**MATERIAL FOR THE TASK**:
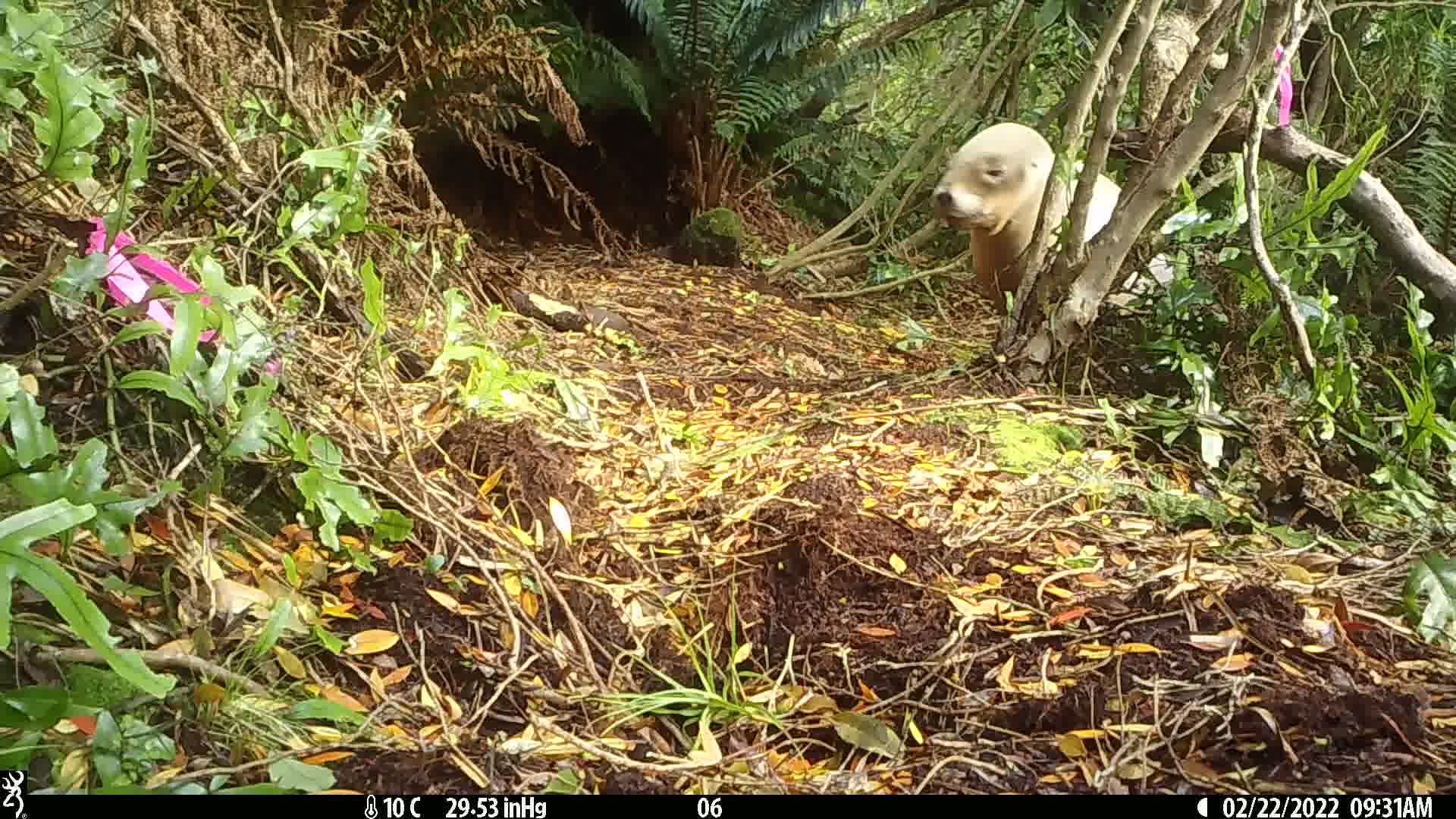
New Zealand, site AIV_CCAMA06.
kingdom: Animalia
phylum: Chordata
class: Mammalia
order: Carnivora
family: Otariidae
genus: Phocarctos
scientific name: Phocarctos hookeri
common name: new zealand sea lion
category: sealion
Sealion (new zealand sea lion) (Phocarctos hookeri).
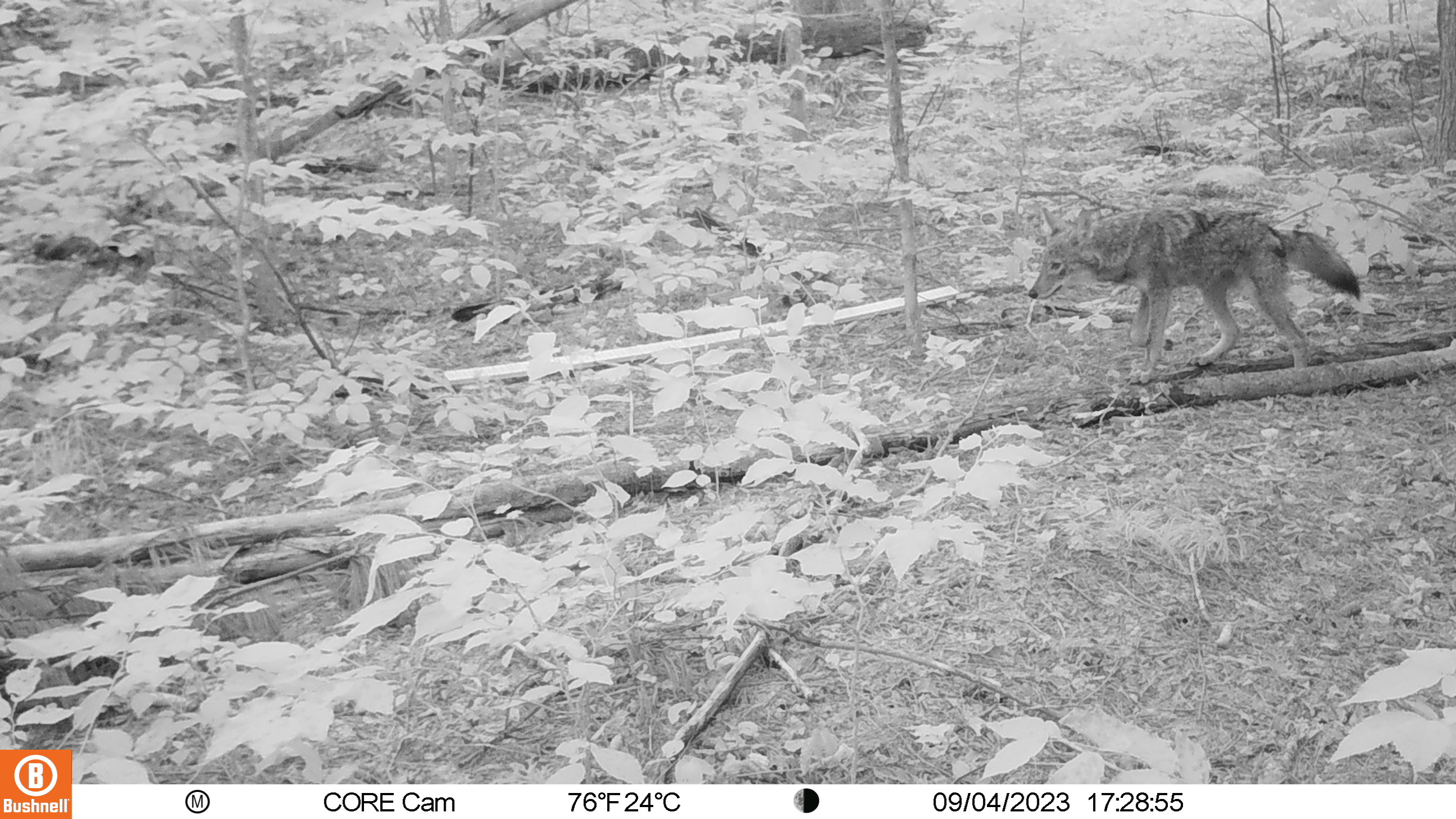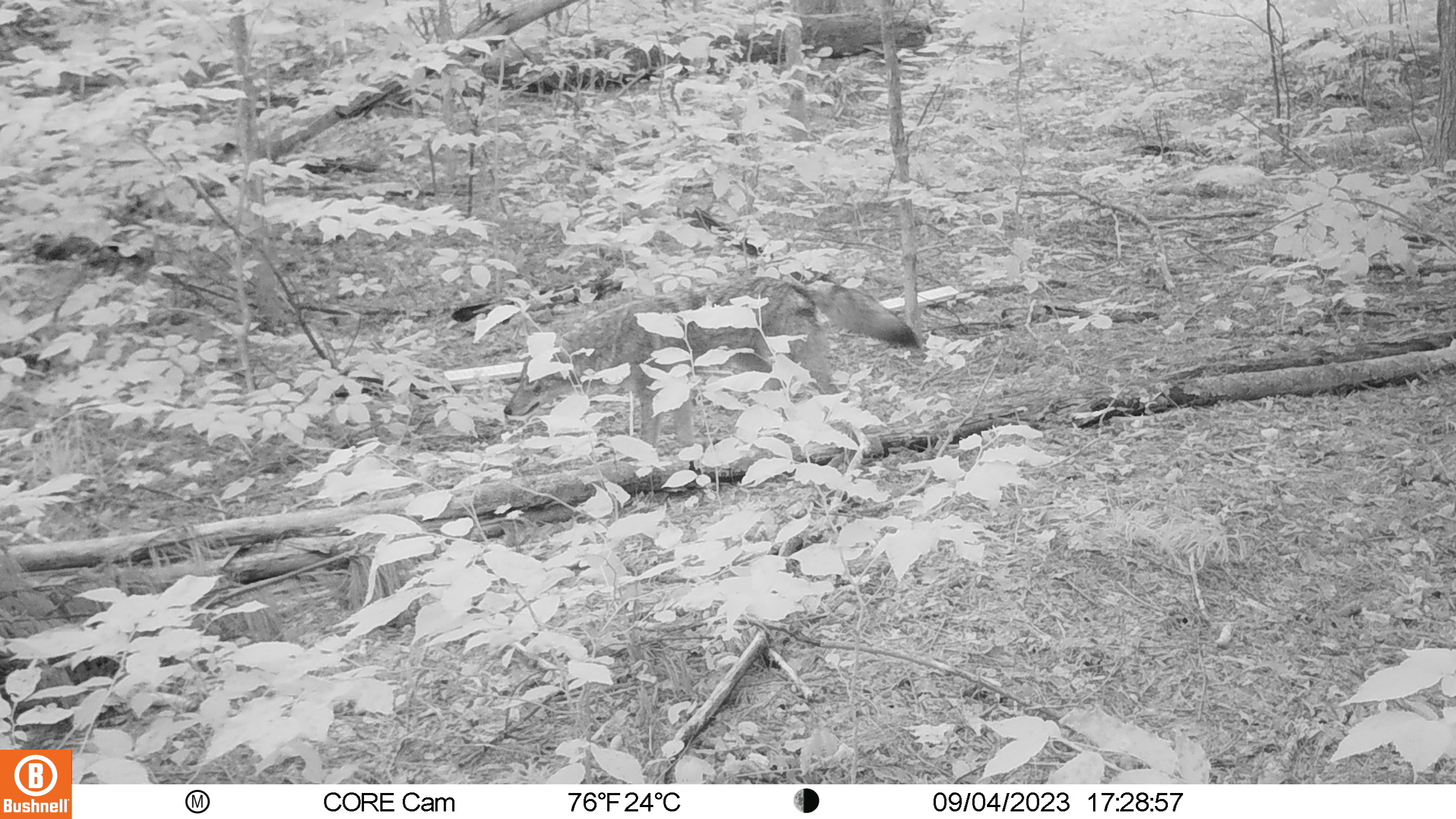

**WORK ITEM**: Please retype the entries above word for word, but only from the line containing "kingdom: Animalia" through the last line, and without the pictures.

**ANSWER TO THIS TASK**:
kingdom: Animalia
phylum: Chordata
class: Mammalia
order: Carnivora
family: Otariidae
genus: Phocarctos
scientific name: Phocarctos hookeri
common name: new zealand sea lion
category: sealion
Sealion (new zealand sea lion) (Phocarctos hookeri).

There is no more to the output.